Boldhusgade 2/Admiralgade 26 is constructed with four storeys over a walk-out basement. It has a four-bay-long facade towards Boldhusgade, a six-bay-long facade towards Admiralgade and a chamfered corner. The chamfered corner bay was dictated for all corner buildings by Jørgen Henrich Rawert's and Peter Meyn's guidelines for the rebuilding of the city after the fire so that the fire department's long ladder companies could navigate the streets more easily. The plastered facade features a cornice band above the ground floor and a modillioned cornice below the roof. The facade is finished with shadow joints on the ground floor and the exposed part of the basement towards both streets but not on the chamfered corner bay. The outer bay towards both streets and the corner bay project one quarter of a brick from the rest of the facade. The windows of these projections are accented with projecting sills and the first- and second-floor windows are furthermore accented with discrete hood moulds.
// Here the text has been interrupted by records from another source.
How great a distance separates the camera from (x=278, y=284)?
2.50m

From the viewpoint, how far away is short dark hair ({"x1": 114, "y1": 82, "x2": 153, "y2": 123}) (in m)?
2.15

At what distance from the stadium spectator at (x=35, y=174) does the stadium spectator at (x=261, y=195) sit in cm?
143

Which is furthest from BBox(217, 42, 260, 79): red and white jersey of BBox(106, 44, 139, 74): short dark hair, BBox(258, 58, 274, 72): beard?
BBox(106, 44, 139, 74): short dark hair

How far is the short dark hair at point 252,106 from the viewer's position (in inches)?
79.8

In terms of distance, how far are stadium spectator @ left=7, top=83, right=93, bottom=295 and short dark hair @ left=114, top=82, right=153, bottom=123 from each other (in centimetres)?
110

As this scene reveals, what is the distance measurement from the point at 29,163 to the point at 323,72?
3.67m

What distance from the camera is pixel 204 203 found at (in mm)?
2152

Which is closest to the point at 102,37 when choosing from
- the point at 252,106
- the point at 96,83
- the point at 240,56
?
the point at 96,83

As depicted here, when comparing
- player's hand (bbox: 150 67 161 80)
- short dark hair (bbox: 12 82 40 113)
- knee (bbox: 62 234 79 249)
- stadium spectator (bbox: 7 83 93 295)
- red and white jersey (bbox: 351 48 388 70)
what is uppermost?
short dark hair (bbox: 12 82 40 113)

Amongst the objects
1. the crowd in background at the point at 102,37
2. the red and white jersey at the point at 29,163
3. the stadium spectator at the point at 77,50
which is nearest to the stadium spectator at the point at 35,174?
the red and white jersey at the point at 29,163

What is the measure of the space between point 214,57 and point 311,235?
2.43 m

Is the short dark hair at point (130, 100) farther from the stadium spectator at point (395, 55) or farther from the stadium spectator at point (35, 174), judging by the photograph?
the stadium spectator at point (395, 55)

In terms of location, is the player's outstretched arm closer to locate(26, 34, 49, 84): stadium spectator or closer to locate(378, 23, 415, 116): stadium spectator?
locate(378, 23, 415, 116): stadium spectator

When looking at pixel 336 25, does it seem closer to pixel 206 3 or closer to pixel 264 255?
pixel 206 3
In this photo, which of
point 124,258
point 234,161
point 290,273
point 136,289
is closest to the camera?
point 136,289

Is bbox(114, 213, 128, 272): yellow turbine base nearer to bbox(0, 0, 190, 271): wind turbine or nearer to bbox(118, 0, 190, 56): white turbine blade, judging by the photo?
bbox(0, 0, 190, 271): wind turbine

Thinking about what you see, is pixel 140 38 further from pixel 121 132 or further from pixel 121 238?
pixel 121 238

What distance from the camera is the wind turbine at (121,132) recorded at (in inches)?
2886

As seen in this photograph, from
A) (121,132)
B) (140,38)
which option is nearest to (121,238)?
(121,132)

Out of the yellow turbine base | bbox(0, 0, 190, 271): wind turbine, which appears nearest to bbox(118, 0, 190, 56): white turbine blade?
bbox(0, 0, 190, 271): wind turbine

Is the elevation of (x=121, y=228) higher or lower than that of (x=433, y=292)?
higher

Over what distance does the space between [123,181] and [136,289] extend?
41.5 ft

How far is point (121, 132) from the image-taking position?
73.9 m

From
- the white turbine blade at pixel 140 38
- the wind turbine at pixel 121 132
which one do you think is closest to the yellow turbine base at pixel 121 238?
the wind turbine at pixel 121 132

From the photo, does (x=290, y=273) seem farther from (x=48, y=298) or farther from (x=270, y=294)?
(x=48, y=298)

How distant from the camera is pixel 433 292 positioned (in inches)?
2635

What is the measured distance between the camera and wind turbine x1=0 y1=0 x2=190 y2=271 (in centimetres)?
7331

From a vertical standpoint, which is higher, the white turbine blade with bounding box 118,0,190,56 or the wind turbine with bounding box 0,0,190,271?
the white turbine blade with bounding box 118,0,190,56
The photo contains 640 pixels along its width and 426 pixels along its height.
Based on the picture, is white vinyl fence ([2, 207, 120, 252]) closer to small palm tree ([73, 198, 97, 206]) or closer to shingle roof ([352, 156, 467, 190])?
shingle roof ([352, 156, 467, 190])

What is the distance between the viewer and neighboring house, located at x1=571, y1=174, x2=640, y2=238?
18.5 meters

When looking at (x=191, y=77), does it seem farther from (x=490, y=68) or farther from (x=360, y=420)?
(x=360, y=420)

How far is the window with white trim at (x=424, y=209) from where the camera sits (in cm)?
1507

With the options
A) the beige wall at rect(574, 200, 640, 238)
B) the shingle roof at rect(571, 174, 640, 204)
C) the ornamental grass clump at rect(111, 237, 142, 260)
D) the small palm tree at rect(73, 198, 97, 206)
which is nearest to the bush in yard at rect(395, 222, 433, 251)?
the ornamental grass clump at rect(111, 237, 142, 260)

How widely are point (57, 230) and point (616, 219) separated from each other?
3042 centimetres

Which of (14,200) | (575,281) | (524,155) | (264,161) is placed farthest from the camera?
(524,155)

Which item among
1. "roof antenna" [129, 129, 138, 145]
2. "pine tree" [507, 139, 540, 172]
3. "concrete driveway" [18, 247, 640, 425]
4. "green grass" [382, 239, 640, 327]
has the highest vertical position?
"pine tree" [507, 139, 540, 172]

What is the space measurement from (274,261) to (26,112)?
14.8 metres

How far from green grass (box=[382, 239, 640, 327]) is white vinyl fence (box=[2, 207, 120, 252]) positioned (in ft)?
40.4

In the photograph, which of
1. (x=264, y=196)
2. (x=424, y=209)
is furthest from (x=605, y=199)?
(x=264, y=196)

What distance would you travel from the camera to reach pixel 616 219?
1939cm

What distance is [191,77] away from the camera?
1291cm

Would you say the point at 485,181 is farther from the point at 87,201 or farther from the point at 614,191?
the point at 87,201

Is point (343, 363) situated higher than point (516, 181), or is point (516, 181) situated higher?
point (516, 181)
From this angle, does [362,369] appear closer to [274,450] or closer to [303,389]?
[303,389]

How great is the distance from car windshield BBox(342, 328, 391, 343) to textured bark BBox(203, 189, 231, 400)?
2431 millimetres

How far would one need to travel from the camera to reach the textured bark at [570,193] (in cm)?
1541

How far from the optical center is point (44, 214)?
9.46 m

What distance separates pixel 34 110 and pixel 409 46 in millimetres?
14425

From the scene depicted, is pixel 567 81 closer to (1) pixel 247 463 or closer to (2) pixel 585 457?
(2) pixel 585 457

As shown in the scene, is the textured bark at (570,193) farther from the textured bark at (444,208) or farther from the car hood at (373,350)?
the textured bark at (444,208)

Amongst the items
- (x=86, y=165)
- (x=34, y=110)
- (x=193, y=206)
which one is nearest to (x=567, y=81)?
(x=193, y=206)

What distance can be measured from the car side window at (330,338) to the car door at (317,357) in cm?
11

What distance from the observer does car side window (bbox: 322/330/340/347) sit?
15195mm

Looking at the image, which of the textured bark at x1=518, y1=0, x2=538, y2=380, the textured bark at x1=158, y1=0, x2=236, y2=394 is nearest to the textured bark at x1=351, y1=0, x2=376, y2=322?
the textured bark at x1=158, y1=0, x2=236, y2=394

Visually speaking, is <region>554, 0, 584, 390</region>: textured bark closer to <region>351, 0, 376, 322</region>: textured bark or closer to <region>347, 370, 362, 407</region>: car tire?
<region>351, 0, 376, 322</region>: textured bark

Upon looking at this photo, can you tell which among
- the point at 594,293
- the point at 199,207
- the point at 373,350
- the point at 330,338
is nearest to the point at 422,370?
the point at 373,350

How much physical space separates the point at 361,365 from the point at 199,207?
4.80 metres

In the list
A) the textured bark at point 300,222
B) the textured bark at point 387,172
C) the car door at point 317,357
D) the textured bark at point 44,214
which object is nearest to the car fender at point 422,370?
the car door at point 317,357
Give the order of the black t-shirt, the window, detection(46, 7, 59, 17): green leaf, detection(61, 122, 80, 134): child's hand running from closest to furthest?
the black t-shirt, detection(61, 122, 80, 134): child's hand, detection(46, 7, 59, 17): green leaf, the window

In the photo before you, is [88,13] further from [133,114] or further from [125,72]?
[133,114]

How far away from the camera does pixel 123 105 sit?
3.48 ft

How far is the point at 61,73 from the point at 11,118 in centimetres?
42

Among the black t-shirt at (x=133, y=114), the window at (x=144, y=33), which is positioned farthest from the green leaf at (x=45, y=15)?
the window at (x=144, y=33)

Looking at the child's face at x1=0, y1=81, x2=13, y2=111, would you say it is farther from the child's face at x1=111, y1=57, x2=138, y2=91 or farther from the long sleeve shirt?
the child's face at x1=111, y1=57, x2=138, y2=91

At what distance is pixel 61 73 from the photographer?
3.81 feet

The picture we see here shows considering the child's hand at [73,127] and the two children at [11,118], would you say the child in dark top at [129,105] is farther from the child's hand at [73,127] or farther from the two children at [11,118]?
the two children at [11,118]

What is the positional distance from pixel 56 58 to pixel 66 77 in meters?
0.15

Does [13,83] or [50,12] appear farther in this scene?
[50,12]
The sill of the first-floor corner window is supported by corbels. The entrance in Boldhusgade is topped by a hood mould which is also supported by corbels. The roof of the building is clad in slate. The roof ridge is pierced by a chimney. A short side wing projects from the rear side of the building in Boldhusgade.

==Today==
The building is owned by E/F Matr.nr. 222, Øster Kvt. A restaurant occupies the ground floor and basement of the building. A single condominium is located on each of the three upper floors.